Publié le 4 février 2019

En réaction aux menaces environnementales qui pèsent sur la planète en général et la Polynésie en particulier, de plus en plus d’associations et d’initiatives écocitoyennes voient le jour. Laiza Pautehea fait partie de cette réaction humaine globale et de ces courants écologiques, humanistes et sociétaux. Cette polynésienne hyperactive, convaincue et convaincante se confie à Femmes de Polynésie

Nous rencontrons Laiza un samedi matin alors qu’elle s’apprête à débriefer une réunion avec un groupe d’amis, tous engagés dans des actions éco-citoyennes. D’emblée, on constate que ce petit groupe fourmille de nombreuses idées pour mettre en place des actions liées à l’environnement et à la culture. C’est véritablement une joyeuse foire aux initiatives, menées par une génération fortement attachée à son fenua, qui croit dur comme fer à leurs projets et Laiza en fait partie.

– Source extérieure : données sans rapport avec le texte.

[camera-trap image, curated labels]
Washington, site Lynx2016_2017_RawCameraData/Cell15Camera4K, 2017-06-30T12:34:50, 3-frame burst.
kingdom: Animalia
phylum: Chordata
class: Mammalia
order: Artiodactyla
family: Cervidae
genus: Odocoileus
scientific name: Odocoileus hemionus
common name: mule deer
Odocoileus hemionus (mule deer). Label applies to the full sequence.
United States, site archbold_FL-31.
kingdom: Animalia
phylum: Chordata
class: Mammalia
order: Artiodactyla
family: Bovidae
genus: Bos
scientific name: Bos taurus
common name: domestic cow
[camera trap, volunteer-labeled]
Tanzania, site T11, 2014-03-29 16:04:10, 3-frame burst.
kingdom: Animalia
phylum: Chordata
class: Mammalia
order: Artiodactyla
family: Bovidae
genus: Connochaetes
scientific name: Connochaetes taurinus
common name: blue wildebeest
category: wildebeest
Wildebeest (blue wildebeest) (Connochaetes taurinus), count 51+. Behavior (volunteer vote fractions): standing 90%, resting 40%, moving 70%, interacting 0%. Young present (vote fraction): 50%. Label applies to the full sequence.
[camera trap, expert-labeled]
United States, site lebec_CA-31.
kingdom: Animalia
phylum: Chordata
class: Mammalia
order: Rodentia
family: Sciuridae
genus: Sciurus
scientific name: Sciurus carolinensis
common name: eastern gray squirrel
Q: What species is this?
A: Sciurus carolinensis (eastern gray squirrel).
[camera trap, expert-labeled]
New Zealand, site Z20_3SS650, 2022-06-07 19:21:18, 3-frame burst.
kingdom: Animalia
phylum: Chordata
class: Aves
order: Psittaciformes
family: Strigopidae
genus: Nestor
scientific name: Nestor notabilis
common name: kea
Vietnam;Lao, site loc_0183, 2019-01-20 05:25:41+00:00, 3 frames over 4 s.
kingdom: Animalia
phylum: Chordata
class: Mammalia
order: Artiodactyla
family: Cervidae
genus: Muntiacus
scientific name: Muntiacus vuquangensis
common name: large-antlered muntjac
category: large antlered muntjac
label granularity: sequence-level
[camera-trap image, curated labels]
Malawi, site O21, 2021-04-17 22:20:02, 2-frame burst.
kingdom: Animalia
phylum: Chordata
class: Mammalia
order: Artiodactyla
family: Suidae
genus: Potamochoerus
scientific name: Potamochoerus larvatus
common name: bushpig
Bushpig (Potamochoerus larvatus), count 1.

UNE ARTISTE QUI S’INTERROGE

Elle nait en Nouvelle-Zélande d’un père marquisien et d’une mère originaire des îles Cook. On devine très vite son attachement viscéral à sa terre, à sa culture et à ses ancêtres, notions qui reviendront régulièrement dans notre entretien. Laiza est une femme volontaire, une fonceuse. Elle a  mis cette détermination naturelle en pratique lors de ses études d’arts plastiques.

Celle qui enseigne aujourd’hui cette discipline à Mataiea s’est battue pour son cursus à Aix-en-Provence puis à Paris, car elle est issue d’un quartier social défavorisé. Elle a mis en stand by sa 2ème année de doctorat alors qu’elle préparait une thèse au thème passionnant : « l’identité polynésienne et son rapport à la mondialisation ». Elle se demande si le polynésien d’aujourd’hui va garder son mana, sa culture et l’amour de sa terre. 

« Je me questionne en permanence : un projet comme l’immense ferme aquacole de Hao respecte-t-elle ou trahit-elle l’âme polynésienne ? »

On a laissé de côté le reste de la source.